2. Case Presentation
2.1. Case 1
A 32-year-old female patient presented with motor, sensory, and brainstem symptoms. Her MRI revealed enhancing and non-enhancing lesions in her brain and spinal cord and she was subsequently diagnosed with MS. She was previously healthy with no history of autoimmunity. She experienced clinical relapses and accumulation of new lesions under three different disease modifying therapies (DMTs), prompting escalation to Alemtuzumab. She received two courses of the treatment, the second (36 mg in total) in January 2018. Between the two courses the disease remained stable and the patient did not experience any adverse events.

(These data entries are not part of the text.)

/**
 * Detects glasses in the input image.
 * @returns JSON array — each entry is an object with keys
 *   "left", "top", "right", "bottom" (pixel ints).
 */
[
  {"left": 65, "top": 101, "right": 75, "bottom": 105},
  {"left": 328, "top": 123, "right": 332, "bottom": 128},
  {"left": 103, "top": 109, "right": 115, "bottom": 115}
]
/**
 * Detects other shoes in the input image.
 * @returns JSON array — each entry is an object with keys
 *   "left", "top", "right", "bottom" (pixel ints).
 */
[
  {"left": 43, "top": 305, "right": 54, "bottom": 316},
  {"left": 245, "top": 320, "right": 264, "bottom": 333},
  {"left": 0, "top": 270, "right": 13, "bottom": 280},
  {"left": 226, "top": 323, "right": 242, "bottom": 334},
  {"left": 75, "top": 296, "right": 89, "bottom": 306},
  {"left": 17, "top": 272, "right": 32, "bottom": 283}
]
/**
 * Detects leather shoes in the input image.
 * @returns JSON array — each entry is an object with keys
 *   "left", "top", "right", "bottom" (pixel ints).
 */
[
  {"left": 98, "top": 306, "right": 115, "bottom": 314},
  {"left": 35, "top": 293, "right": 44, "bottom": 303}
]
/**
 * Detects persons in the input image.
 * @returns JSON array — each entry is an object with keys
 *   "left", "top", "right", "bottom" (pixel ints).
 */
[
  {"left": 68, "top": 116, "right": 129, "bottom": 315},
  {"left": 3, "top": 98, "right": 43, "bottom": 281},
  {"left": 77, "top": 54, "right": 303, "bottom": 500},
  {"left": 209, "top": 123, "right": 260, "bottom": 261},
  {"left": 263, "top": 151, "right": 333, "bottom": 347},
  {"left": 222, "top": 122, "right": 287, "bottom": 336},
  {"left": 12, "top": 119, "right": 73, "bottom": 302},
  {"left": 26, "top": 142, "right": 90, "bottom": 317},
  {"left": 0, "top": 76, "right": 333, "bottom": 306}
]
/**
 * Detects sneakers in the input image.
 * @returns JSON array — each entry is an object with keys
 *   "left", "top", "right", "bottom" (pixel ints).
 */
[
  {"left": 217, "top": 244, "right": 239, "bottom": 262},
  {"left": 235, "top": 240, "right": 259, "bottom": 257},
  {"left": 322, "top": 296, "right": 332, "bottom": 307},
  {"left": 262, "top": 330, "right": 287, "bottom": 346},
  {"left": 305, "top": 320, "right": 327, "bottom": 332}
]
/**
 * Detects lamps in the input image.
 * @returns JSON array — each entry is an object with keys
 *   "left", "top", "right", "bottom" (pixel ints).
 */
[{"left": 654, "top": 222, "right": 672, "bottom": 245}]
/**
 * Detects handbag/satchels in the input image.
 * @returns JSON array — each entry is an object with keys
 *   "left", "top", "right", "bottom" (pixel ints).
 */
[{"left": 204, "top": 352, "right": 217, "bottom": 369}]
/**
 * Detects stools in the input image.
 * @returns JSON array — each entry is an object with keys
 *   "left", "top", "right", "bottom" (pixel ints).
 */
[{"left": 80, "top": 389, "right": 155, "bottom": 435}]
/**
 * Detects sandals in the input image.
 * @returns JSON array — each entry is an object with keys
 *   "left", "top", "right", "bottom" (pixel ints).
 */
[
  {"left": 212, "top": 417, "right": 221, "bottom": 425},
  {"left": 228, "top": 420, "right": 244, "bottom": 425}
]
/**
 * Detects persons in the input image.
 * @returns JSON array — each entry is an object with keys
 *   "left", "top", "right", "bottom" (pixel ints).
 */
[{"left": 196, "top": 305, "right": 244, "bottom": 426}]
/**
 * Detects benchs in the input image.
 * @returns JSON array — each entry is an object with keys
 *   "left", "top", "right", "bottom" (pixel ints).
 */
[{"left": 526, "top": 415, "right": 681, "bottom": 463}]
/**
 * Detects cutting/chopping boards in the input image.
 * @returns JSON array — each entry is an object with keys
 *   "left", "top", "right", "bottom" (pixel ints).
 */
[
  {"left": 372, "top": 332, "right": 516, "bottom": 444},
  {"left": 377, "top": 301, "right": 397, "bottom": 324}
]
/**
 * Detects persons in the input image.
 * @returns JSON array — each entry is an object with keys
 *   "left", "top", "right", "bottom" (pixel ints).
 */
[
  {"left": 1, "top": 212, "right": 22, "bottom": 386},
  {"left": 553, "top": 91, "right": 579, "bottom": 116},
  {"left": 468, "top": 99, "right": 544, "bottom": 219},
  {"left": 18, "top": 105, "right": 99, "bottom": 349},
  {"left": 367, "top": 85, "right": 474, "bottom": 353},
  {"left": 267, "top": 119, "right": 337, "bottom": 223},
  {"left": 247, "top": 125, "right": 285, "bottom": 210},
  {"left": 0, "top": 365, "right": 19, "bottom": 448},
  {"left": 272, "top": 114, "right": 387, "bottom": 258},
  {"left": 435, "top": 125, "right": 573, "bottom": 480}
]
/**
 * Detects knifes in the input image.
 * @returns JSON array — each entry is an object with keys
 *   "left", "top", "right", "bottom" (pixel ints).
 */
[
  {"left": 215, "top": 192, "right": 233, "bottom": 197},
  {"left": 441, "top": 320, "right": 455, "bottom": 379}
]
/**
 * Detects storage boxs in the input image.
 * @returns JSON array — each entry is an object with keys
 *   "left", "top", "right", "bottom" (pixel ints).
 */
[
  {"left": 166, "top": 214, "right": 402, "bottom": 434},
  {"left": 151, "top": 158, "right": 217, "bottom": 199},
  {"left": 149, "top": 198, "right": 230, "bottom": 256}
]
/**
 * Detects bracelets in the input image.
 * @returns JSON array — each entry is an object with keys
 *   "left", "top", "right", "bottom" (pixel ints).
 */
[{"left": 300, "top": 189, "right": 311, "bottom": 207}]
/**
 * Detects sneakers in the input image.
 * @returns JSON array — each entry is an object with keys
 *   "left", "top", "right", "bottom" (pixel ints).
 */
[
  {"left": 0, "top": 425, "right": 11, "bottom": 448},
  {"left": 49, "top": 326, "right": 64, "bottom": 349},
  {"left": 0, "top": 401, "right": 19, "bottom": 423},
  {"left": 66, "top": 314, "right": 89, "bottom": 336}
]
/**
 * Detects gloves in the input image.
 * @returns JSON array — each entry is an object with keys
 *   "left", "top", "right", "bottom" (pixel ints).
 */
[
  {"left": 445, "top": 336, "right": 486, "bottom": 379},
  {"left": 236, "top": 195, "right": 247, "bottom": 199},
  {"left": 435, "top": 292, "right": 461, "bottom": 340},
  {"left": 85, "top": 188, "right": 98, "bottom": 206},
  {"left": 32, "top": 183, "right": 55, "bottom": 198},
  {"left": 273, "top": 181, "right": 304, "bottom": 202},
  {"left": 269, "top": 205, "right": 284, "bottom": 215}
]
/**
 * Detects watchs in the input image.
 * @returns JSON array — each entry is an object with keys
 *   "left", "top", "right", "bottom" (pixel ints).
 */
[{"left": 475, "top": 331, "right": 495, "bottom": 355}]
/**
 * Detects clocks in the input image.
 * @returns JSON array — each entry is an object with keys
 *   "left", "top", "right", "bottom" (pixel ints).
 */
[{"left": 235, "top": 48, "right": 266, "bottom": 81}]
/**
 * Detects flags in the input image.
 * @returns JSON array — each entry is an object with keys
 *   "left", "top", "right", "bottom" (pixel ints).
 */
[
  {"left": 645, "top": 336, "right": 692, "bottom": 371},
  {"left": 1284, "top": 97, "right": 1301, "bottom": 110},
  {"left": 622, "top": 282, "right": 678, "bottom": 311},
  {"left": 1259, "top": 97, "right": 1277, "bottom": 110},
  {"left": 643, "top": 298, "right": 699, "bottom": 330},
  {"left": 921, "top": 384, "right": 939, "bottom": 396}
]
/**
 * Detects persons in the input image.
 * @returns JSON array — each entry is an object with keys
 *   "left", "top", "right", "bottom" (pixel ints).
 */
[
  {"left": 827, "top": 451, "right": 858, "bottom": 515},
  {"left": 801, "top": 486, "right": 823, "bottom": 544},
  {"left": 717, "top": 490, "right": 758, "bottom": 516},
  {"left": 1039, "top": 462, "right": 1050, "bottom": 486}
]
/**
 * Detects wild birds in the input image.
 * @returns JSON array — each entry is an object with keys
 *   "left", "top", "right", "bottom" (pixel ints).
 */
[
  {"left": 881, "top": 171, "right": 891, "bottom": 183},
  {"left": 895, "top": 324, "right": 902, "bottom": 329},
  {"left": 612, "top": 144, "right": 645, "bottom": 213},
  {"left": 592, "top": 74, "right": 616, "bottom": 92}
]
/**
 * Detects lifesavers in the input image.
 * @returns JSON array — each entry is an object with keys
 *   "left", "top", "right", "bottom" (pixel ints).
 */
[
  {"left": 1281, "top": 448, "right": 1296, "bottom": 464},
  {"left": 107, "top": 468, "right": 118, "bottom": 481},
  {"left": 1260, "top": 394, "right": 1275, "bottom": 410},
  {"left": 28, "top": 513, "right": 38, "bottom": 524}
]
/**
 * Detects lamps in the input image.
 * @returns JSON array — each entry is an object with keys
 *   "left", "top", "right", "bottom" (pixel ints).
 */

Six months after the second course, she was diagnosed with Hashimoto’s thyroiditis and appropriate replacement therapy was commenced. In January 2019, the patient experienced patchy hair loss over her scalp which rapidly progressed over a month to involve the whole body, leading to a diagnosis of AU. The patient was treated with topical Minoxidil and Retinoic acid but, as of March 2021, no hair regrowth has been observed (Figure 1).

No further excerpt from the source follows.